A Saint Louis University research paper published online March 16 in JMIR Mental Health explores the feasibility of helping low-income mothers through postpartum depression using text messages.

Corresponding author Matthew A. Broom, M.D., assistant professor of pediatrics at Saint Louis University and SLUCare physician at SSM Cardinal Glennon Children's Medical Center, formed the Happy Mothers, Healthy Families program in 2013 with a three-year, $316,140 grant from the Maternal Child and Family Health Coalition (MCHFC).
Other authors include Amy S. Ladley, Ph.D. and Elizabeth A. Rhyne, R.N. CPNP, of SSM Cardinal Glennon Children's Medical Center and the Saint Louis University School of Medicine Department of Pediatrics, and Donna R. Halloran, M.D., MSPH, associate professor of pediatrics at SLU and a SLUCare physician at Cardinal Glennon.

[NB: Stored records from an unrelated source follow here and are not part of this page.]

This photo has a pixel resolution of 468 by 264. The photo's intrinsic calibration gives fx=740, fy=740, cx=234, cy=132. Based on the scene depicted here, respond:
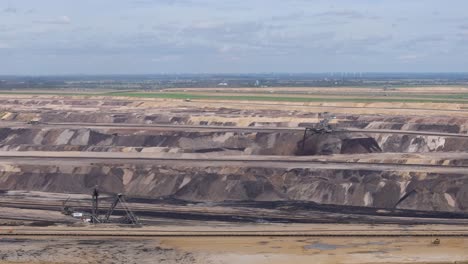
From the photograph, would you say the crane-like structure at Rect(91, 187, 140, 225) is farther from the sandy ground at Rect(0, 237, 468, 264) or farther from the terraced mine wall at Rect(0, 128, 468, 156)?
the terraced mine wall at Rect(0, 128, 468, 156)

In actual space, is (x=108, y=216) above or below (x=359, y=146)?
below

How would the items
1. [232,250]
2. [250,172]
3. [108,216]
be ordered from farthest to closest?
[250,172] < [108,216] < [232,250]

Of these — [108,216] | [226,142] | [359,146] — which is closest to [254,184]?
[108,216]

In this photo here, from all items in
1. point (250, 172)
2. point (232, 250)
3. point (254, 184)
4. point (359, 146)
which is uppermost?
point (359, 146)

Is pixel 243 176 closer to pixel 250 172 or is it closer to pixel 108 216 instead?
pixel 250 172

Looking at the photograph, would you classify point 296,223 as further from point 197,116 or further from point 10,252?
point 197,116

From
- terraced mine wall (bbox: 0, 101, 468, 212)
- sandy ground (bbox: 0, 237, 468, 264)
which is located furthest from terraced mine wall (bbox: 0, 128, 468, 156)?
sandy ground (bbox: 0, 237, 468, 264)

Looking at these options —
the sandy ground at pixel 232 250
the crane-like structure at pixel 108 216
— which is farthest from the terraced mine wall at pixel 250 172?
the sandy ground at pixel 232 250

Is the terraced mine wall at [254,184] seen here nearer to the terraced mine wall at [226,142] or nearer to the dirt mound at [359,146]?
the terraced mine wall at [226,142]

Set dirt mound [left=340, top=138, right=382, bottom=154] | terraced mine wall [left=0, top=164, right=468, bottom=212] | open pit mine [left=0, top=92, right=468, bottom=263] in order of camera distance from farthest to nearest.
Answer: dirt mound [left=340, top=138, right=382, bottom=154] → terraced mine wall [left=0, top=164, right=468, bottom=212] → open pit mine [left=0, top=92, right=468, bottom=263]
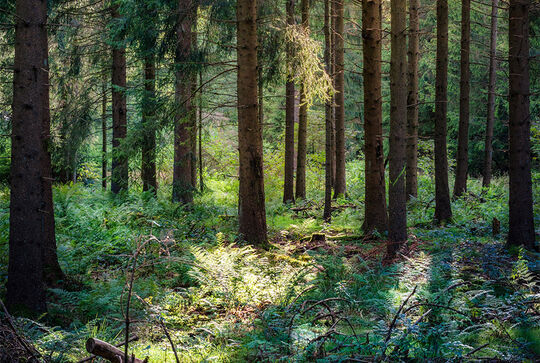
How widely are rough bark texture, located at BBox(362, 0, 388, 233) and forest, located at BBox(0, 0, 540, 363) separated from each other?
0.14ft

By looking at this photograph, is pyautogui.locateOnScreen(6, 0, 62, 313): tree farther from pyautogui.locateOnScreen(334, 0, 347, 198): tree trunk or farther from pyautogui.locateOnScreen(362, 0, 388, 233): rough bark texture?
pyautogui.locateOnScreen(334, 0, 347, 198): tree trunk

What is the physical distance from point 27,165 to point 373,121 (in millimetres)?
6924

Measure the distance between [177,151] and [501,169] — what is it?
21.7 meters

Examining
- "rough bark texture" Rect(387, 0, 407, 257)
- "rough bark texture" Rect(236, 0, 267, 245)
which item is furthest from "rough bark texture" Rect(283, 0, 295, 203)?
"rough bark texture" Rect(387, 0, 407, 257)

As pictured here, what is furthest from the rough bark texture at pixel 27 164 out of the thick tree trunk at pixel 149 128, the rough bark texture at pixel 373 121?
the rough bark texture at pixel 373 121

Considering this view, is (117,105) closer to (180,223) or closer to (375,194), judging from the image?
(180,223)

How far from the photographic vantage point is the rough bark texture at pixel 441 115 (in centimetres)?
1155

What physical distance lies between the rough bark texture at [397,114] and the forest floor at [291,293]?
87cm

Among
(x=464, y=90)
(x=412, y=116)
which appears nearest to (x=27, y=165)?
(x=412, y=116)

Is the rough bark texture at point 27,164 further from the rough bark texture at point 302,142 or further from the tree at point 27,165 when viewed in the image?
the rough bark texture at point 302,142

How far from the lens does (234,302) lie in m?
6.16

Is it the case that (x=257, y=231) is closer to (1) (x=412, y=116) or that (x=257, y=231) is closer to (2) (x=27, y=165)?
(2) (x=27, y=165)

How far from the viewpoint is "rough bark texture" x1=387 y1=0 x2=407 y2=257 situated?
8156 millimetres

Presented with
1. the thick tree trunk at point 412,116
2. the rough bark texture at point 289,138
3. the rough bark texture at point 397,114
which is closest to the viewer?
the rough bark texture at point 397,114
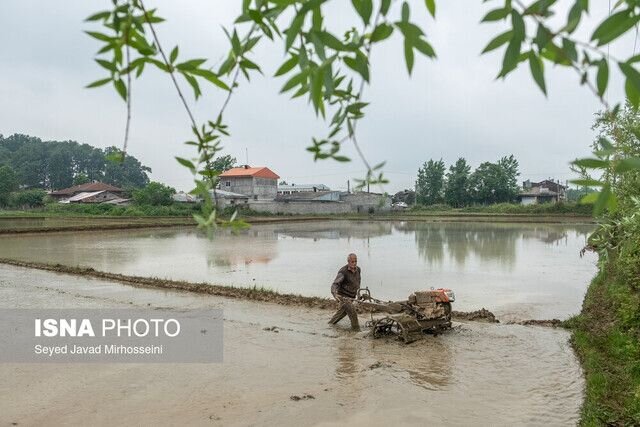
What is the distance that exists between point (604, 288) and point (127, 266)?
13.7 meters

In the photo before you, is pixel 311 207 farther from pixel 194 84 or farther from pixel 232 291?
pixel 194 84

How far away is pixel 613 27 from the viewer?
1.03 m

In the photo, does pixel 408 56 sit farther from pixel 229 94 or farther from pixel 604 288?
pixel 604 288

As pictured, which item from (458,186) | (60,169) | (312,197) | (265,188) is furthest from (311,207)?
(60,169)

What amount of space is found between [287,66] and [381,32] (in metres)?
0.24

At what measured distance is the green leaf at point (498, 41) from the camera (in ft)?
3.52

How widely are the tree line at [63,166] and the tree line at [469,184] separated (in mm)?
40487

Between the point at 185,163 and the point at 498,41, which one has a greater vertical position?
the point at 498,41

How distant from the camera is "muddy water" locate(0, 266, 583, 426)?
5.29m

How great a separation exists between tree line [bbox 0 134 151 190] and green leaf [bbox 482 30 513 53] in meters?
76.5

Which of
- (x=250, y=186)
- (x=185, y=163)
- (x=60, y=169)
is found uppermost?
(x=60, y=169)

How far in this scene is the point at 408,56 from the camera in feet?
3.75

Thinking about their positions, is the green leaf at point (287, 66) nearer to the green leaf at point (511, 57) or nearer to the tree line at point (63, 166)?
the green leaf at point (511, 57)

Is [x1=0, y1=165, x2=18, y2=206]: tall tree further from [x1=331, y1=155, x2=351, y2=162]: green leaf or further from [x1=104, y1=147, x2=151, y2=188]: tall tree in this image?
[x1=331, y1=155, x2=351, y2=162]: green leaf
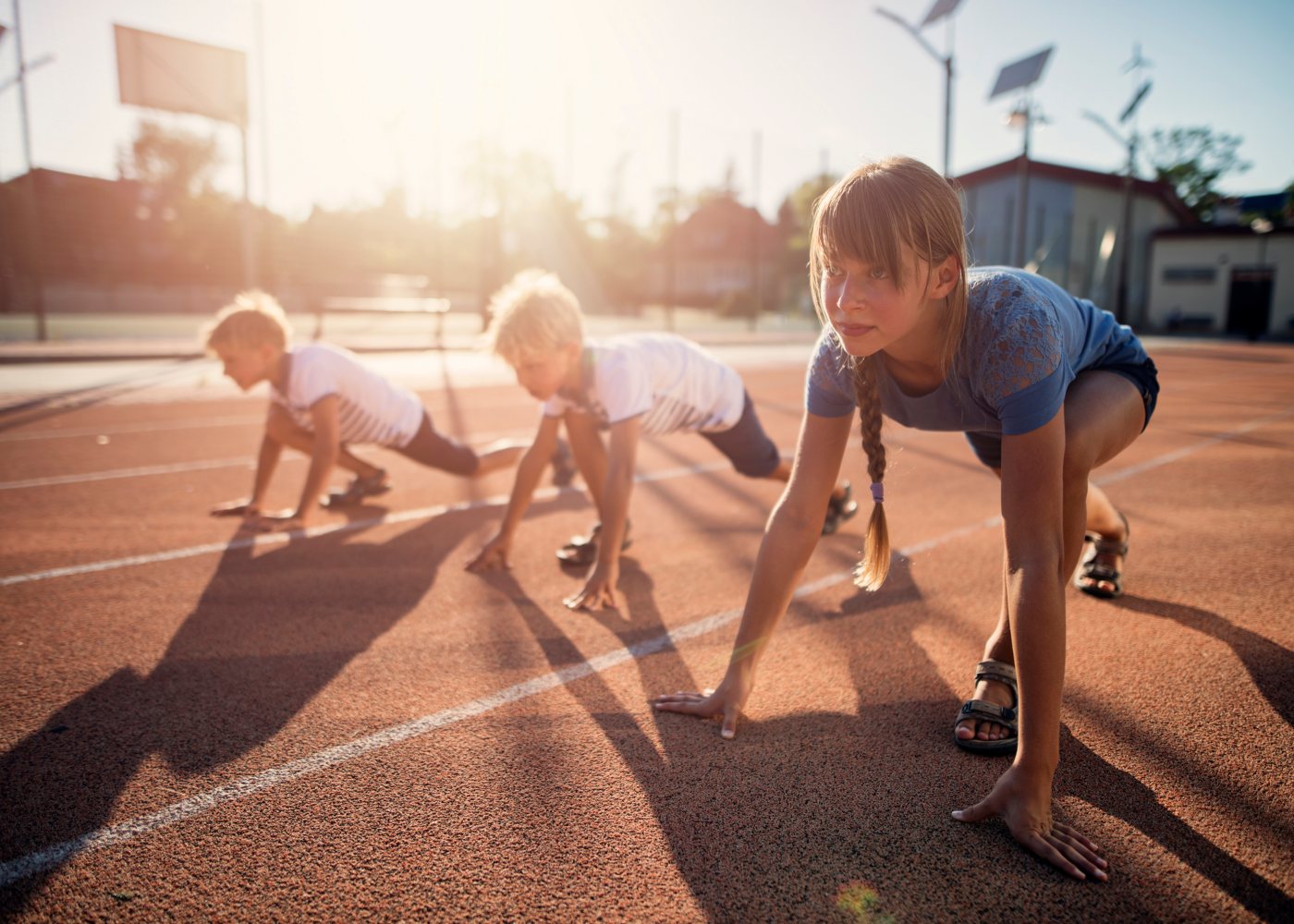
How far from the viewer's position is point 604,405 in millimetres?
3848

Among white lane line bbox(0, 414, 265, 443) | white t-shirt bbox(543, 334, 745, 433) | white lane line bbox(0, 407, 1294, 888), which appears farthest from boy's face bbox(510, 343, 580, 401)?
white lane line bbox(0, 414, 265, 443)

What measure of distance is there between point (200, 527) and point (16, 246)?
32.0 meters

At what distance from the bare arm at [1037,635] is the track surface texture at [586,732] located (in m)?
0.09

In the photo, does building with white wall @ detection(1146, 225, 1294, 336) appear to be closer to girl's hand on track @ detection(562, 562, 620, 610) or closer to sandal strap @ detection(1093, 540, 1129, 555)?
sandal strap @ detection(1093, 540, 1129, 555)

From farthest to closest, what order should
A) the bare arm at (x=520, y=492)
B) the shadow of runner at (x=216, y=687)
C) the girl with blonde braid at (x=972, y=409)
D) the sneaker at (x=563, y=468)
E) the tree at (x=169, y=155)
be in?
the tree at (x=169, y=155)
the sneaker at (x=563, y=468)
the bare arm at (x=520, y=492)
the shadow of runner at (x=216, y=687)
the girl with blonde braid at (x=972, y=409)

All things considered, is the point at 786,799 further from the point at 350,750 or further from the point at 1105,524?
the point at 1105,524

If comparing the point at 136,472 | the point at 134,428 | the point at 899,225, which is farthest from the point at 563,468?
the point at 134,428

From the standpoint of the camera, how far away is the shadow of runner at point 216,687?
2.23 m

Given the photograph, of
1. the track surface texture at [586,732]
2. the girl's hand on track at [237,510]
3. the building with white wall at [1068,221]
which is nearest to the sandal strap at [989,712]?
the track surface texture at [586,732]

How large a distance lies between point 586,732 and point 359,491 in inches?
144

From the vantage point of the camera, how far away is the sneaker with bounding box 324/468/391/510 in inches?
221

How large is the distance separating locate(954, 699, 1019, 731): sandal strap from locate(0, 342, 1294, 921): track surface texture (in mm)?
101

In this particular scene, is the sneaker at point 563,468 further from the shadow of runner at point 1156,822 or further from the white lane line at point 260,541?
the shadow of runner at point 1156,822

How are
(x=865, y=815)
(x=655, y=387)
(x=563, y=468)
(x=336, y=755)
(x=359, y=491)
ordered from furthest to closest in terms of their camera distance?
1. (x=563, y=468)
2. (x=359, y=491)
3. (x=655, y=387)
4. (x=336, y=755)
5. (x=865, y=815)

The objective of the study was to evaluate the feasibility of sending supportive text messages to low-income mothers of racial and ethnic minority backgrounds with postpartum depression and gauge the perception of receiving such message for depression.
Mothers found to be at risk received supportive text messages four times a week for six months, in addition to receiving access to traditional counseling services in an academic pediatric office. By the end of the research period, 4,158 text messages (86.1 percent of those sent) were successfully delivered to 54 mothers.